Jeff Beck’s debut album after leaving the Yardbirds was the 1968 release of Truth. It included Jimmy Page’s composition written for Beck titled “Beck’s Bolero.” The song was recorded with an early version of Led Zeppelin with Jimmy Page, John Paul Jones, and Keith Moon all Jamming together with Beck. The name for Led Zeppelin was reportedly first suggested by Moon at that session.
6. Blow By Blow
The album is influenced by the music of Stevie Wonder and Herbie Hancock while at the same time Beck was then co-headlining with John McLaughlin’s Mahavishnu Orchestra. Keyboardist Max Middleton provides the musical foil for Beck’s guitar to sing with rapturous abandonment in response to. One of the best examples of this interplay is “Scatterbrain” which was co-written by Beck and Middleton.
5. Jeff Beck’s Guitar Shop
Jeff Beck released Guitar Shop in 1989 and it won a Grammy in 1990 for “Best Rock Instrumental Performance.” The album’s lineup included amazing rock drummer Terry Bazzio and producer keyboardist Tony Hymas who also wrote or co-wrote every song on the album. The album is completely guitar driven as Beck reaches a new level in guitar prowess through a variety of musical styles.

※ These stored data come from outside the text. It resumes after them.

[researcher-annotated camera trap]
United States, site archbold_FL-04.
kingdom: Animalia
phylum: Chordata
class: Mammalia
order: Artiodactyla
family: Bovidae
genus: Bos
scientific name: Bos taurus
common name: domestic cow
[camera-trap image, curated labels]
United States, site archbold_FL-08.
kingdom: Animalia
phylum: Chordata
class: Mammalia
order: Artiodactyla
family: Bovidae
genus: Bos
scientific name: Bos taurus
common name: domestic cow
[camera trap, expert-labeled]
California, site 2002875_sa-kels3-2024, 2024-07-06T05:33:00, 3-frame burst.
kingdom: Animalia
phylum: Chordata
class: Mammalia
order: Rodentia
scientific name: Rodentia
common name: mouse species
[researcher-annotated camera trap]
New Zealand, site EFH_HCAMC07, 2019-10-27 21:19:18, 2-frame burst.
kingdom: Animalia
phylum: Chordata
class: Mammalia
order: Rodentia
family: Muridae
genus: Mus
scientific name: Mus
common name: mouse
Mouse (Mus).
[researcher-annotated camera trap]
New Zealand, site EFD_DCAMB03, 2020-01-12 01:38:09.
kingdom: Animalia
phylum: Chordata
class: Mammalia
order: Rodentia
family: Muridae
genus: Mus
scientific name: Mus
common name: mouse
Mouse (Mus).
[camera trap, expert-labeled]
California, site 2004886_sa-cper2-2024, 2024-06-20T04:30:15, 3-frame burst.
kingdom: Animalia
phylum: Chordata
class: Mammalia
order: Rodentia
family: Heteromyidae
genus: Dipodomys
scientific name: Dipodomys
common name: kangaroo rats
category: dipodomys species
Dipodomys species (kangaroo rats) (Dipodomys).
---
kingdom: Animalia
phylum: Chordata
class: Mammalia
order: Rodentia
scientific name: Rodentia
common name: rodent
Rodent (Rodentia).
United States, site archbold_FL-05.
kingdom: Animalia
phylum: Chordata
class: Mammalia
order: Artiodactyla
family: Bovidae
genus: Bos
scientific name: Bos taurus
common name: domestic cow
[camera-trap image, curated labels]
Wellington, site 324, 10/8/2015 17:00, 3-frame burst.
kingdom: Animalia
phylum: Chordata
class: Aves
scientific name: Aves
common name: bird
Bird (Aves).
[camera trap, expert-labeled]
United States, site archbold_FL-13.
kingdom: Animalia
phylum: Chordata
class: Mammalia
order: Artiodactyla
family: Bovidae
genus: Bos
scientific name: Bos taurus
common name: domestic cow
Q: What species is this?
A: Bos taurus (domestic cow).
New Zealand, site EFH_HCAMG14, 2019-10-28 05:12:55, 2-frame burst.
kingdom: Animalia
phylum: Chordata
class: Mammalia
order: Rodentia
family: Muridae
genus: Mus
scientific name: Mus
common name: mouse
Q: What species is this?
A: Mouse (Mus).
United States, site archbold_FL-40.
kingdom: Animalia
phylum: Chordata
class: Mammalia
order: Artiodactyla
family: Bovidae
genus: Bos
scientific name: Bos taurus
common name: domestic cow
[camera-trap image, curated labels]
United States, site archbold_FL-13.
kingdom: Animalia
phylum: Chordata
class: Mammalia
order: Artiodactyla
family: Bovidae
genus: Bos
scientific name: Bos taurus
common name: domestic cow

Jeff Beck’s seventh studio album since leaving the Yardbirds is a certified platinum jazz/funk offering with pure guitar experimentation that produces exceptional results. Rather than being involved in writing material for the album, Beck left that to his band while he concentrated on interpreting what they presented to him. With Jan Hammer in the group, it was a continuation of his Mahavishnu Orchestra jazz /rock fusion experimentation.
3. Who Else
When Who Else was released in 1999 it was the first album of original new material in a decade since 1989’s Jeff Beck’s Guitar Shop. It was greedily welcomed by guitar aficionados and fans alike. The album contained a large assortment of musicians that included Jan Hammer and Tony Hymas who either wrote or co-wrote all but two songs on the album. The album opens in the rock genre and moves towards techno jazz/fusion along with ethereal guitar runs. “THX 138” is a frantic guitar run reminiscent of early 1960s guitarists like Duane Eddy and Dick Dale while “Declan” sounds Celtic.
2. Loud Hailer
Jeff Beck’s most recent release is 2016’s Loud Hailer which is composed entirely of compositions co-written by Beck except for “Edna” which is his alone. The album includes vocalist Rosie Bones and is a showcase for Beck to demonstrate the fact that his guitar playing still rocks and is capable of captivating listeners with other worldly sounds. Songs range from the opening with “The Revolution Will Be Televised,” countering the 1960s belief that it wouldn’t be, to “Scared for the Children,” a disturbing description of the present.
1. Live At Ronnie Scotts
Live At Ronnie Scotts is available both as a CD and a DVD and is an amazing array of musical selections that spans Jeff Beck’s entire career and the encore with Eric Clapton is amazing. The album was recorded in 2007 and released in 2008 winning the “Best Instrumental Rock Performance” Grammy for the album’s version of the Lennon/McCartney song “A Day in the Life.” The band is comprised of Tal Wilkenfeld on bass, Vinnie Colaiuta playing drums, and keyboardist Jason Rebello. The album’s version of “Scatterbrain” was included in the setlist for Guitar Hero 5. Vocals are included on a few numbers with Joss Stone singing “People Get Ready” and Imogen Heap on “Blanket” and “Rollin’ and Tumblin’.”